- _YOUR OBJECTIVE_: Can you rewrite the rows below with every "viewer" swapped for "camera" and nothing else changed?

*** EXERCISE MATERIAL ***

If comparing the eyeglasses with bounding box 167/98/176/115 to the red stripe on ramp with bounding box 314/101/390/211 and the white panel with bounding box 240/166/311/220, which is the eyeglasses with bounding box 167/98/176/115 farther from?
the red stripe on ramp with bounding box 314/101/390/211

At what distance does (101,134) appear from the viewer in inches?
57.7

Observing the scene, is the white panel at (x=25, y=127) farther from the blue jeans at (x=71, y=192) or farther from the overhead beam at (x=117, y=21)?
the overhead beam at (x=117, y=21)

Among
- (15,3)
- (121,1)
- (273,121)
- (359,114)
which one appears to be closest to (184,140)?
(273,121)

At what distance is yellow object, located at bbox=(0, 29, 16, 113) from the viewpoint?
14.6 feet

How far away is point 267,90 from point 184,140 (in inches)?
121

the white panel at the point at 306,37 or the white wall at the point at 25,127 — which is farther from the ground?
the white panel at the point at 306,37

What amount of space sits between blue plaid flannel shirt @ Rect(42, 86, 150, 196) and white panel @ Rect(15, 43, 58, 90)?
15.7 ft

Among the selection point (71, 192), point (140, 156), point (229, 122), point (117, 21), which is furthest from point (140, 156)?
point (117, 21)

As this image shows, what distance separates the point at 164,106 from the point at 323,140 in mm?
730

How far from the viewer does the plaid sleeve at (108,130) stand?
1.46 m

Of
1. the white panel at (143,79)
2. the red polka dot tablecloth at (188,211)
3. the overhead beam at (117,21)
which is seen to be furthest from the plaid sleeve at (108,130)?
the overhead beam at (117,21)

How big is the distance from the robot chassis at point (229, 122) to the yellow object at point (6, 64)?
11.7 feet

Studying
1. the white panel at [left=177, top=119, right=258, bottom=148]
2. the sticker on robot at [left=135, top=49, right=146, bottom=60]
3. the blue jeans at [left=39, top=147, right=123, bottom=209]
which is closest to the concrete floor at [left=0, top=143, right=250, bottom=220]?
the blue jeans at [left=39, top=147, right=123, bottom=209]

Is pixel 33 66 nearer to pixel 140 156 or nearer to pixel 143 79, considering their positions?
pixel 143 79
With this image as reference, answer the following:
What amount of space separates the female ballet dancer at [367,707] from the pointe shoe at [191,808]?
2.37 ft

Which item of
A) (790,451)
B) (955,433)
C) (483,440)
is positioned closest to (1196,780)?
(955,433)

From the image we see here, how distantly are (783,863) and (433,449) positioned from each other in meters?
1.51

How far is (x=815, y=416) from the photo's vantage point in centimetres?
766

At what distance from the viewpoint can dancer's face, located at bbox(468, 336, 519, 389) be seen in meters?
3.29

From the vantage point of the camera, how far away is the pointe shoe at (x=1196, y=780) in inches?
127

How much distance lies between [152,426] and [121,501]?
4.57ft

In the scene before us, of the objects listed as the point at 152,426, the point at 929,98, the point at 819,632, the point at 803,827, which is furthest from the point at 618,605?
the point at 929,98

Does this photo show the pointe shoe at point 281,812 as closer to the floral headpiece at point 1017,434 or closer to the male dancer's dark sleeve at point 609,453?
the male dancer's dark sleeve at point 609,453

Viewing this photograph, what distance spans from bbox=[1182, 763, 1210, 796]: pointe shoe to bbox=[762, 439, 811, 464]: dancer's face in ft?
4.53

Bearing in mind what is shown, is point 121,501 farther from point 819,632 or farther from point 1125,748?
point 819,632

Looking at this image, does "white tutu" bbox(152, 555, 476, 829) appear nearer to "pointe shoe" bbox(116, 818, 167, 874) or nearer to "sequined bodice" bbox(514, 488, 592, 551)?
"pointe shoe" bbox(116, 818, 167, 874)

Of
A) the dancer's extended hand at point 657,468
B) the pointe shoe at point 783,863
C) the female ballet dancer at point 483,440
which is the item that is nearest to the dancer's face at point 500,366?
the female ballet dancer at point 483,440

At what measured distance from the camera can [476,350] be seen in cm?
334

***

- _WRITTEN REPLY_:
If comparing the eyeglasses with bounding box 167/98/176/115 to the red stripe on ramp with bounding box 314/101/390/211 and the white panel with bounding box 240/166/311/220, which is the eyeglasses with bounding box 167/98/176/115 farther from?
the red stripe on ramp with bounding box 314/101/390/211

At what distance does (101,134) appear from the camera in inches?
57.7

Observing the scene, is the white panel at (x=25, y=127) farther from the blue jeans at (x=71, y=192) or farther from the overhead beam at (x=117, y=21)?
the overhead beam at (x=117, y=21)

Among
- (15,3)
- (121,1)
- (273,121)
- (359,114)
which one appears to be closest to (184,140)?
(273,121)

At what distance is yellow object, located at bbox=(0, 29, 16, 113) from the viewpoint?
14.6 feet

How far away is point 267,90 from point 184,140 (in inches)?
121

the white panel at the point at 306,37 or the white wall at the point at 25,127 — which is farther from the ground?
the white panel at the point at 306,37

What amount of space sits between blue plaid flannel shirt @ Rect(42, 86, 150, 196) and white panel @ Rect(15, 43, 58, 90)?
15.7 ft

Among the selection point (71, 192), point (140, 156), point (229, 122), point (117, 21), which is furthest from point (140, 156)?
point (117, 21)

As this image shows, what distance separates the point at 164,106 from the point at 323,140 in mm?
730

How far from the camera does the plaid sleeve at (108,130) stand?
1.46 m

Of
1. the white panel at (143,79)
2. the red polka dot tablecloth at (188,211)
3. the overhead beam at (117,21)
which is seen to be furthest from the plaid sleeve at (108,130)?
the overhead beam at (117,21)

How big is the distance from the robot chassis at point (229, 122) to the yellow object at point (6, 64)?
11.7 feet

Studying
1. the white panel at [left=177, top=119, right=258, bottom=148]
2. the sticker on robot at [left=135, top=49, right=146, bottom=60]
3. the blue jeans at [left=39, top=147, right=123, bottom=209]
which is closest to the concrete floor at [left=0, top=143, right=250, bottom=220]?
the blue jeans at [left=39, top=147, right=123, bottom=209]

Is pixel 33 66 nearer to pixel 140 156 or nearer to pixel 143 79, considering their positions?
pixel 143 79
With this image as reference, answer the following:
What amount of space separates the female ballet dancer at [367,707] from the pointe shoe at [191,808]?
2.37 ft

Which item of
A) (790,451)
B) (955,433)
C) (483,440)
is positioned closest to (1196,780)?
(955,433)

From the image we see here, how distantly are (783,863) and (433,449) positioned from each other in meters?
1.51

How far is (x=815, y=416) from the photo's vantage point in centimetres?
766

At what distance from the viewpoint can dancer's face, located at bbox(468, 336, 519, 389) be seen in meters?
3.29

From the vantage point of the camera, how far away is the pointe shoe at (x=1196, y=780) in inches?
127

How much distance lies between [152,426] and [121,501]?
4.57ft

In the scene before us, of the objects listed as the point at 152,426, the point at 929,98, the point at 819,632, the point at 803,827, which is furthest from the point at 618,605?
the point at 929,98

Does this photo show the pointe shoe at point 281,812 as closer to the floral headpiece at point 1017,434 or closer to the male dancer's dark sleeve at point 609,453?
the male dancer's dark sleeve at point 609,453

Viewing this photograph, what distance spans from bbox=[1182, 763, 1210, 796]: pointe shoe to bbox=[762, 439, 811, 464]: dancer's face in ft?
4.53

Bearing in mind what is shown, is point 121,501 farther from point 819,632 or farther from point 1125,748?
point 819,632

Looking at this image, does "white tutu" bbox(152, 555, 476, 829) appear nearer to "pointe shoe" bbox(116, 818, 167, 874) or nearer to "sequined bodice" bbox(514, 488, 592, 551)?
"pointe shoe" bbox(116, 818, 167, 874)

Of
A) the dancer's extended hand at point 657,468
B) the pointe shoe at point 783,863
C) the female ballet dancer at point 483,440
which is the item that is nearest to the dancer's face at point 500,366?
the female ballet dancer at point 483,440

At what measured distance from the camera can [476,350] be seen in cm?
334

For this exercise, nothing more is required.